И вытекает из городских ворот поток несчастья, где все вопиют о страхе и бедствиях: люди, коровы, привязанные к возам, овцы и куры, немощные деды и малые дети. Бурлит этот поток человеческий, как река, по руслу меж конной стражи, выносится за версту от города на луг и поле. Молодых несколько парней кинулись в бега через поле – куда ты убежишь, голова глупая! Тут же их конные лучники и свалили, чтобы другим бежать расхотелось. А матери их и сестры убиваются, рвутся поцеловать своих родненьких в последний раз, а их плетью, плетью – в толпу, в табор...

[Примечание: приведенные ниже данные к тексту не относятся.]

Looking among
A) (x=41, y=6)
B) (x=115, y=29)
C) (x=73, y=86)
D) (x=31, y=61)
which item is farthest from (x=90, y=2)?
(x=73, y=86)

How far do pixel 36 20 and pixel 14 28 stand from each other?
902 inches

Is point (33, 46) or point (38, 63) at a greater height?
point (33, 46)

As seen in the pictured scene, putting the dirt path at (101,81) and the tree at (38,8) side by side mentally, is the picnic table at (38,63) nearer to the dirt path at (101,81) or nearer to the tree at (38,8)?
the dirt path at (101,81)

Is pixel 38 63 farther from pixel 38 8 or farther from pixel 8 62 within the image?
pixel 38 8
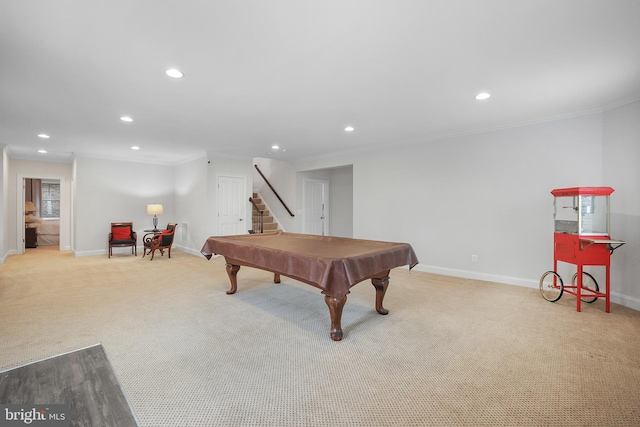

К ночи вымели город, словно сусек, пусто на улицах, кладбищенская тишина. Табор коложский притих в кольце стражи, сбились люди семьями возле своих подвод, страшатся, ждут необычной смерти; непонятно им, что далее последует. Пересидели ночь под возами, а пришло утро, их всех на дорогу, подводу за подводой, в поход, на новое местожительство... А по городу в полторы тысячи дворов расскакалась сотня факельщиков. В одни ворота влетели, в другие вылетели, поднялись в синее небо дымы. Все подожгли: хаты, овины, лавки, звонницу, рубленую коложскую церковь, стены, обложенные хворостом и снопами. Вспыхнули тысячи огней, взвились клубы черного дыма, осыпались сажей, провалилась маковка церкви – запылал огненным столбом древний псковский город. Кто-то, однако, оказался там – может, хитрец простодушный прятался в яме или дитя несмышленое сидело в подпечье,– теперь он возопил о спасении, крик провисел в воздухе недолгий миг и сгинул, и голос этот из огненного чрева прижег совесть.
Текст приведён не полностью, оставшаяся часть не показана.